Begin Selected extract
Feature: Introspection API
This issue is related to #27, and aims at identifying the requirements for a monitor's state to be accessed and manipulated by another program (which could be written in Python or not).
What we should do is:
- define use cases
- list the required features
- see why the current implementation does not allow for the above two points
Some remarks about what we need to consider:
- Identify how many instances of a monitor can run in a single Python process (I'm not sure that we can run many instances)
- Be clear about the security implications of accessing a running monitor (it might become a security weak point)
- Identify ways to do IPC to interact with a running monitor (we should be able to query a monitor status without Python)
A few notes:
Use Cases
- Viewing the status of the monitors
- Status of the process itself (a /ping url to monitoring.web) to make sure that it's alive.
- What monitors are configured to run?
- How many times did each run?
- What is the latest status for each monitor
- Perhaps view the history of success/failure runs
- Enable/disable a monitor. Nice to have
- An HTTP API to the same features as in 1 - be able to query the monitoring service for which monitors are installed, their success/failure status etc.
- Enable/disable through a web api. Nice to have.
- Possibly - back this data in a database, so that it retains its history regardless of restarts. Or if not a full fledged DB then perhaps a json file or a pickle file, although that's suboptimal.
End Selected extract
Problems and tasks:
1. In the introspection API issue, which other issue is this one said to be related to?
2. From the introspection API issue, copy out the stretch from "- Identify ways" through "did each run?".
3. Extend the introspection API issue with further text that follows on from its last line.
Begin Collected data
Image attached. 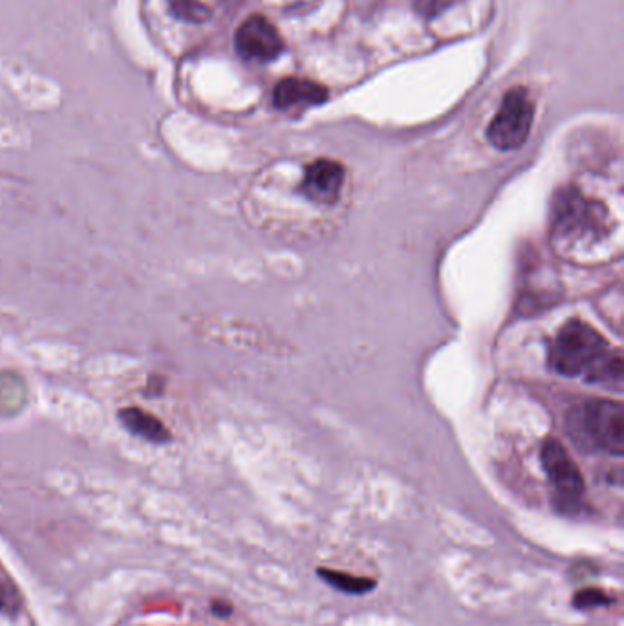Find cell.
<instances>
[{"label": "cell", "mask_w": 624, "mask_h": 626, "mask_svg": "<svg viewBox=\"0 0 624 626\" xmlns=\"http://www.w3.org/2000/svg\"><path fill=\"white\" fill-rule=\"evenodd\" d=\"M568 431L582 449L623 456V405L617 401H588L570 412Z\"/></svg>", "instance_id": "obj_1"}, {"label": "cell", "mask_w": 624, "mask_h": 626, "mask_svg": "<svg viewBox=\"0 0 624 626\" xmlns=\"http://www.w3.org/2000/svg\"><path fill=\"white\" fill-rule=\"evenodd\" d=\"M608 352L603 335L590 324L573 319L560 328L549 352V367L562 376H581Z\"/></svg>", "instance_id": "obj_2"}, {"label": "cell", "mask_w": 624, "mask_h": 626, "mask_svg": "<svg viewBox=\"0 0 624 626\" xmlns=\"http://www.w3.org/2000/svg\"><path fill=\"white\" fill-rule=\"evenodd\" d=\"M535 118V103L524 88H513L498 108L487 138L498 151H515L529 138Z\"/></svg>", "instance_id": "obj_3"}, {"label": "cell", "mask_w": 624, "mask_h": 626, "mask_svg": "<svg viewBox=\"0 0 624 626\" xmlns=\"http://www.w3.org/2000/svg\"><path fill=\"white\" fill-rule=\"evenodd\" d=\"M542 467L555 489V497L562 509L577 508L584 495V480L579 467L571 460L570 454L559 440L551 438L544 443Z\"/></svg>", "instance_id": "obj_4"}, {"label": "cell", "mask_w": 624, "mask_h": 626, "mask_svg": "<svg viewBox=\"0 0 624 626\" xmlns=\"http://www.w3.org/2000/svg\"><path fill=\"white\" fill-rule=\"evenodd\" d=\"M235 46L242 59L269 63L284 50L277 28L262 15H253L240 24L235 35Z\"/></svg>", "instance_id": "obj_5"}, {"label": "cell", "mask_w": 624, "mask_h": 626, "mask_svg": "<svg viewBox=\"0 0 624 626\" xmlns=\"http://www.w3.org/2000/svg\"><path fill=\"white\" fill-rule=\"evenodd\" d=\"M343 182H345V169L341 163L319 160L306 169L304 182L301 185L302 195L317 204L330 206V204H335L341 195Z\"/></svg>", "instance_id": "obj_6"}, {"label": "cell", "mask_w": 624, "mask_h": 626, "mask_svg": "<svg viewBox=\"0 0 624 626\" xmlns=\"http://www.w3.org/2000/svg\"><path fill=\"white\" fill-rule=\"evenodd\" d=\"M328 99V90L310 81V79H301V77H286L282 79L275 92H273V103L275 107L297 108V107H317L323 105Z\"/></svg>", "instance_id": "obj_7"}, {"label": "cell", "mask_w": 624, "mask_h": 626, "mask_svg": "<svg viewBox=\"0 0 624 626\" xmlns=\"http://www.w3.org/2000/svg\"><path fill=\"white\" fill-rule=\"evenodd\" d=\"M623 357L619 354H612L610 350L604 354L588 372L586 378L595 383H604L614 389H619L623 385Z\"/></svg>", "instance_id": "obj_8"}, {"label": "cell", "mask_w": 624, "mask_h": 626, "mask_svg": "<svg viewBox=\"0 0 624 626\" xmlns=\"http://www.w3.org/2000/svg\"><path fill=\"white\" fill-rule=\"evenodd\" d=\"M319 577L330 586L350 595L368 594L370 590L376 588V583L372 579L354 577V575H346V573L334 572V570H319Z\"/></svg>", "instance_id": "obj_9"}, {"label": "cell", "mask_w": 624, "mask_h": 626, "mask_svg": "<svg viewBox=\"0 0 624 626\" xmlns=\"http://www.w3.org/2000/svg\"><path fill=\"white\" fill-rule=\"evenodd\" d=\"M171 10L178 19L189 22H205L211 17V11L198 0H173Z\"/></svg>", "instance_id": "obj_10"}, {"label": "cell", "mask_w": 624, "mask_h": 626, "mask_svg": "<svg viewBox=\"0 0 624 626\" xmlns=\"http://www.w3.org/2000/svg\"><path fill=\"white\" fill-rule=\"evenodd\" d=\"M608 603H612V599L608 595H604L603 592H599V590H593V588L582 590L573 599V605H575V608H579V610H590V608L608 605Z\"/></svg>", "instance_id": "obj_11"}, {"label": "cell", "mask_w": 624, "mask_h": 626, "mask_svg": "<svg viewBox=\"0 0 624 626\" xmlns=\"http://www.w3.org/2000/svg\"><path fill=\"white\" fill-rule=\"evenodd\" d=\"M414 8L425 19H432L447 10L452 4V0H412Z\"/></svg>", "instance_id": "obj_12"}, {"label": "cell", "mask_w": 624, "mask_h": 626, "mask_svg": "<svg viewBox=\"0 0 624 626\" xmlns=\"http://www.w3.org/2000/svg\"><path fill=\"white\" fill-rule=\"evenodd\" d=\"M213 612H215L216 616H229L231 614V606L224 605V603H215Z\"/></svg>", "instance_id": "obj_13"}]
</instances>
End Collected data
Outputs by task:
1. #27

2.
- Identify ways to do IPC to interact with a running monitor (we should be able to query a monitor status without Python)
A few notes:
Use Cases
- Viewing the status of the monitors
- Status of the process itself (a /ping url to monitoring.web) to make sure that it's alive.
- What monitors are configured to run?
- How many times did each run?

3.
Remarks
- How many instances can run - great question. I don't know. A related question - how to run multiple monitors. In threads? Something else? Possibly we could spawn new processes but that seems a bit drastic and adds some possibly unrequired overhead (need to come up with a way to communicate b/w processes). Not a showstopper but would be much easier if it all resides in the same memory space.
- Security - so you mean to sort of document that? No objection, but seems kind of trivial, I mean anyone launching a web service knows that it's accessible and understands the security implications, what's the point of warning them in this case specifically?
- IPC - not sure I understand your point - do you mean a rest interface in monitoring.web? If so - then I agree.
I would just like to underline that monitoring.web should be a separate project (separate codebase) and that the goal of this ticket is to make a list of requirements related to making sure that monitoring can be queried (and maybe controlled) by another program (in your case, a web-facing application).
To clarify some of the points:
-
Monitors should be run as separate processes -- but it might be possible to run multiple monitor instances within the same process. It is something that could be investigated as part of this ticket.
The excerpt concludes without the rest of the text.